In that submission I noted that the Exposure Draft dealt well with the first three topics, but failed to address the equally important final two categories of believers, whose religious freedom is also protected by Australia’s commitment to international human rights instruments (such as the ICCPR art 18).

The Current Proposed Legislation

I have not yet seen the text of the proposed legislation itself. But a number of press reports indicate the broad nature of the proposed religious freedom protections; see, eg “Marriage bill protects religion: Liberal MP” (Sky News, 6 August 2017); “Rebel Liberal MPs pin same-sex marriage hopes on religious protections” (Sydney Morning Herald, 6 August 2017). And there is a copy linked here of a covering letter sent by the five “rebel” Parliamentarians to the their colleagues, which I will use as my main source for information about the proposed religious freedom protections. In brief, the protections proposed are said to be:
  • a minister of religion may decline to solemnise a same sex marriage where that is contrary to the “doctrines, tenets or beliefs of the minister’s religion”;
  • a “new” category of “religious marriage celebrant” will be created which will include current so-called “civil” celebrants who want to operate in accordance with their religious beliefs, and also ministers from smaller denominations that are not officially declared to be “recognised” under the Marriage Act 1961 (the Act)- these celebrants will be allowed to decline to solemnise a marriage where the celebrant’s religious beliefs do not allow them to do so;
  • religious bodies will be allowed to decline to make their facilities available for solemnisation of same sex weddings.
These three areas of protection are said in the letter to be a “comprehensive accommodation of competing attitudes”, and to reflect the “consensus report” of the Senate Select Committee on the Exposure Draft of the Marriage Amendment (Same-Sex Marriage) Bill. Sadly, neither claim is accurate.

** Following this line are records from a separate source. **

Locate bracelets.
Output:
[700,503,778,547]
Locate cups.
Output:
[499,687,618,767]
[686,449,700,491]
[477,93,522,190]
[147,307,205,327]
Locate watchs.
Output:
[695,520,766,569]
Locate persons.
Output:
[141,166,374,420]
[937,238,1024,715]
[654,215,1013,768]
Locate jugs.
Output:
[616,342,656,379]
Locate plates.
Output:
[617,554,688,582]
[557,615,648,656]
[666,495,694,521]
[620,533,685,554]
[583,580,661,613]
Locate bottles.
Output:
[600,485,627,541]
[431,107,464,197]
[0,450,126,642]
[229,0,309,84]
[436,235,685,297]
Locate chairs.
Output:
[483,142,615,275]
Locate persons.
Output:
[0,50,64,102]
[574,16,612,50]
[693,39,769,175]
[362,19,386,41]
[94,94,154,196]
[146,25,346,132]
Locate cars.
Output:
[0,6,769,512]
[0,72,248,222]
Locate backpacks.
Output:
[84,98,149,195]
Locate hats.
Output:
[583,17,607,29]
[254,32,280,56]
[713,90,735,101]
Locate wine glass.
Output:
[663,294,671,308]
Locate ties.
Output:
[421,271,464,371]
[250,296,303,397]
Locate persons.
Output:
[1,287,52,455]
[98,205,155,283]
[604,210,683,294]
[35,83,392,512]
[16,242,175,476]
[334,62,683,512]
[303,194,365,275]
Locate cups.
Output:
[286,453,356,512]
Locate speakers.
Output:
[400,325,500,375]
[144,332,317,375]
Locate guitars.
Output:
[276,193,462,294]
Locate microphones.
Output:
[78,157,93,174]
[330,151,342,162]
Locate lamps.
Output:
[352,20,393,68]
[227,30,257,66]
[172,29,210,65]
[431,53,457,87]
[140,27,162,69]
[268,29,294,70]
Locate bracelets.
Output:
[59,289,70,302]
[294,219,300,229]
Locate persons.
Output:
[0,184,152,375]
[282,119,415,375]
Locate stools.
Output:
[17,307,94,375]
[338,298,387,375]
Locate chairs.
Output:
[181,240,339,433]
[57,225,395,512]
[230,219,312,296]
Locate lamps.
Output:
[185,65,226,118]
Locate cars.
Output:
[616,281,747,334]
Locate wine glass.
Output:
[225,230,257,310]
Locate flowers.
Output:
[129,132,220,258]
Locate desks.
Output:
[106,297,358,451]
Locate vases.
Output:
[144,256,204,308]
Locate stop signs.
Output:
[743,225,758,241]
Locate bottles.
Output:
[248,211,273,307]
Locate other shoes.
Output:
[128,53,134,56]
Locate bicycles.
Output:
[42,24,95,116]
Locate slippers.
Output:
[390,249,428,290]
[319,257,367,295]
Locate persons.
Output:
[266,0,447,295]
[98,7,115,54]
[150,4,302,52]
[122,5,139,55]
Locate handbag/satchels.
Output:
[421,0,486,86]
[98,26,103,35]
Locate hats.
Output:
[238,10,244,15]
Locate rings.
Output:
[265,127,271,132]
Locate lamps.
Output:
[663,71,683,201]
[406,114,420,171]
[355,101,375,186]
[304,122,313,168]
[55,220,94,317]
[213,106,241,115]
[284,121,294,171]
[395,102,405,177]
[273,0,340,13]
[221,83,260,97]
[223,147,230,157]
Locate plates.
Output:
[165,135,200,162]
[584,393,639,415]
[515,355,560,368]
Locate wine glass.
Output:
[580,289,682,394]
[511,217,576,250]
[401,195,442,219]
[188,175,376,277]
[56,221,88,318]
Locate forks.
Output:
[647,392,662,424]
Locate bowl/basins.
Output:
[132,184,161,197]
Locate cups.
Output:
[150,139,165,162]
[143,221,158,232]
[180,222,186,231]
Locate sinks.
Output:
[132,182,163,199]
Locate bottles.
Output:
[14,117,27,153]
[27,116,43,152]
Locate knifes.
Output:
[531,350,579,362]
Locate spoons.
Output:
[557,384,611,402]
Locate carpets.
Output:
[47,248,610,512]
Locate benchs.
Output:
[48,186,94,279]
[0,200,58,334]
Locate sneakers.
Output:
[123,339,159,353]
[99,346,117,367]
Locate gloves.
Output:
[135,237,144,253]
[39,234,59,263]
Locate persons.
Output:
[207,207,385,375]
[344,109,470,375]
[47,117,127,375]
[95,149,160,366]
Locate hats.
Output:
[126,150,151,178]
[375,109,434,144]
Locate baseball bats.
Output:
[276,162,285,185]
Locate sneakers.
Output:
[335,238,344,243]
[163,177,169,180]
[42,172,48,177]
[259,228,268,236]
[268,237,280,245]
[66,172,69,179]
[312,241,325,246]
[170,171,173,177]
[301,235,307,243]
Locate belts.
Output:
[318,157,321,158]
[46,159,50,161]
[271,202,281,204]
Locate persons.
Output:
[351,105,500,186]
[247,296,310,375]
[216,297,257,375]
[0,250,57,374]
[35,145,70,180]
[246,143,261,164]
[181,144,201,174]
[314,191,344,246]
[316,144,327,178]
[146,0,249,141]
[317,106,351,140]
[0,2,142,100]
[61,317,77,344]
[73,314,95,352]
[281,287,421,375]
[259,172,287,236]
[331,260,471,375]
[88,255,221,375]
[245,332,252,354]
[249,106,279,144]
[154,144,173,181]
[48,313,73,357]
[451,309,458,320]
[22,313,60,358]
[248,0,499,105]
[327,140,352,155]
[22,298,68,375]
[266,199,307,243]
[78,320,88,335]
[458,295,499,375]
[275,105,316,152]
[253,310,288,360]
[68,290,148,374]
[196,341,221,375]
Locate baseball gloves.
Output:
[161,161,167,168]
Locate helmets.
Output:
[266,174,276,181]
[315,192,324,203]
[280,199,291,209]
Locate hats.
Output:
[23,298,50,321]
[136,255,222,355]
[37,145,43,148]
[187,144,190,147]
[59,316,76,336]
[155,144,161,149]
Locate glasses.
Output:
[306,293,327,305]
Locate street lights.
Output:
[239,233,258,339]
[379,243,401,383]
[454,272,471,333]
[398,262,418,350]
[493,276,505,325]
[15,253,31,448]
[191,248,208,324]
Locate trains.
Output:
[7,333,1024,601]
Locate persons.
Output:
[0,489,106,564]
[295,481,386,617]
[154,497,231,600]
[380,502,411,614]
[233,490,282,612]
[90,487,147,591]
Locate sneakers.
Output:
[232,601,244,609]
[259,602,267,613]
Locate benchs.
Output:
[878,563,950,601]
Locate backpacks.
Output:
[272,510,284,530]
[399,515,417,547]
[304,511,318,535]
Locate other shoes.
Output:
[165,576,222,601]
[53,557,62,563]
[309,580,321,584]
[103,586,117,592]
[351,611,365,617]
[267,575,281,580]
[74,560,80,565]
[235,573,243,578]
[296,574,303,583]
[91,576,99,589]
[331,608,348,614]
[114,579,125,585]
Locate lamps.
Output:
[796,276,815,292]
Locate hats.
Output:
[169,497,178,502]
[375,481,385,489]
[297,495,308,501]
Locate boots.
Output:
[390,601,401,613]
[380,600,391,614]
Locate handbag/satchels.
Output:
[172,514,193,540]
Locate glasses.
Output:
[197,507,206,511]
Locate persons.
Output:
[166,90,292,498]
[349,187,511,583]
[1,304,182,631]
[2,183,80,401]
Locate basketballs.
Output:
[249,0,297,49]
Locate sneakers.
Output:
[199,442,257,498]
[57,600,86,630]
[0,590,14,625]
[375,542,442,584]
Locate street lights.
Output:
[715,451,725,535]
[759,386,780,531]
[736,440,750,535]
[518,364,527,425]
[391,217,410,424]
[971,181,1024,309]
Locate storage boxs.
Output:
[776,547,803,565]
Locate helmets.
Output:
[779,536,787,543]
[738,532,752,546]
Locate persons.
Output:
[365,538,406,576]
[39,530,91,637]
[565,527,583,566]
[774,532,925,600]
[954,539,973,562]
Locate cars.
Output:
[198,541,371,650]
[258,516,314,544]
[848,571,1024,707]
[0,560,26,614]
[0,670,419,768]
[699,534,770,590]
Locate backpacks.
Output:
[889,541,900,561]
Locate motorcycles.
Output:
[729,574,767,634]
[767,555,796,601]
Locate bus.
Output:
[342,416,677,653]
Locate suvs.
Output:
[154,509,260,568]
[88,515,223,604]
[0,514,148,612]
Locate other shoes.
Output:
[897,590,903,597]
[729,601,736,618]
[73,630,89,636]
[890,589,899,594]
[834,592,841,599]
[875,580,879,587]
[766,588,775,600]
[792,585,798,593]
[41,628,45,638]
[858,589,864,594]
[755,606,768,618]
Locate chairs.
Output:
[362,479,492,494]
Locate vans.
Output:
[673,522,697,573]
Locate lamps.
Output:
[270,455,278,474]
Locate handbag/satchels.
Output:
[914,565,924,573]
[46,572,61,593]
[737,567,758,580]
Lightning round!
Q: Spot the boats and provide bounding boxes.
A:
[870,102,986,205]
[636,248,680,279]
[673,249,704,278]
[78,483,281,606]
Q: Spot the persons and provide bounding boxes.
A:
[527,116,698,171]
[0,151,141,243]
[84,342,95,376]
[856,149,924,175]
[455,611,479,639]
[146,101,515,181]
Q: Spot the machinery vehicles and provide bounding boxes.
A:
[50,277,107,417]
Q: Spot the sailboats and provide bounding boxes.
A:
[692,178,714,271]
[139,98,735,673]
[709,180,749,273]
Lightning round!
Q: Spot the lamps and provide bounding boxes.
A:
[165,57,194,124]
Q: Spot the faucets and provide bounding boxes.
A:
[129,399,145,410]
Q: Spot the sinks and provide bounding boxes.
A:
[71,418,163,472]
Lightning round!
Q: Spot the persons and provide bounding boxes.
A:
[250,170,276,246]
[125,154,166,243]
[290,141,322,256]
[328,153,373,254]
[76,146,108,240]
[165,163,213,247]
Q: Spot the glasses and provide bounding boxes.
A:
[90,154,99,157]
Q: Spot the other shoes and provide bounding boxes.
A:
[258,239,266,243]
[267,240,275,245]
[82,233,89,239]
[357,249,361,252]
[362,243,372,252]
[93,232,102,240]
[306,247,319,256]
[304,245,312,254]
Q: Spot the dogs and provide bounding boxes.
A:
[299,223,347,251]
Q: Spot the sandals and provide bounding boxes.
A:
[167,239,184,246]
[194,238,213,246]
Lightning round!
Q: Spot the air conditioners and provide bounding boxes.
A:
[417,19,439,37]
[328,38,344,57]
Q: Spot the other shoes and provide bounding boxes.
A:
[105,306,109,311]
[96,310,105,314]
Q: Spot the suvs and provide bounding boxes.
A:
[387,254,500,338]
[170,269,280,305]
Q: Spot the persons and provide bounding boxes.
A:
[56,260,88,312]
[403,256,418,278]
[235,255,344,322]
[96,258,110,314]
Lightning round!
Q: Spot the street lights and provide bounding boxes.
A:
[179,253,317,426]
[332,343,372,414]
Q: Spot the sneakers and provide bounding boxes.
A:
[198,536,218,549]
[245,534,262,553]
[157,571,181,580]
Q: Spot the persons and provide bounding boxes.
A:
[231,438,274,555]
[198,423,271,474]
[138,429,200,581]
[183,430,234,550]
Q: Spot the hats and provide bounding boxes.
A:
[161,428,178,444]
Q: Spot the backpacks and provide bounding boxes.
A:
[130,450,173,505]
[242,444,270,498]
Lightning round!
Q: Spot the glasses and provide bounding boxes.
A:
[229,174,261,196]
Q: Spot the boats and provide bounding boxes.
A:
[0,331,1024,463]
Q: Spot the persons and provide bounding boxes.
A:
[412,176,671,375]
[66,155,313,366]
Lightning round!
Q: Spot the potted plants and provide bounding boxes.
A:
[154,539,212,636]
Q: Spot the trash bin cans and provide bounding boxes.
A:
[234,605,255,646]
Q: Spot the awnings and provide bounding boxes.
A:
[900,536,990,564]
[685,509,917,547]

The proposed protections are too narrow

To take the claim of prior consensus, as I pointed out in my previous poston the Report of the Senate Committee, that Report, despite references to it in press reports at the time, did not go anyway near achieving consensus. It agreed on the minimalist views that there should be “appropriate” protection of religious freedom, and that this at least means that ministers of religion should not be required to conduct same-sex weddings. But there was no agreement in the Committee on almost every other issue! As I said previously:
there [was] no consensus on
  • protection of private celebrants who are not ministers of religion;
  • protection for registry officers who may have a religious objection to solemnising same sex marriage;
  • protection of the ability of religious groups not to offer their premises for use in same-sex weddings;
  • protection of business owners in the “wedding industries” such as florists, photographers and bakers, who do not want to be forced to devote their artistic talents to support ceremonies celebrating a sexual relationship which they see as contrary to God’s will.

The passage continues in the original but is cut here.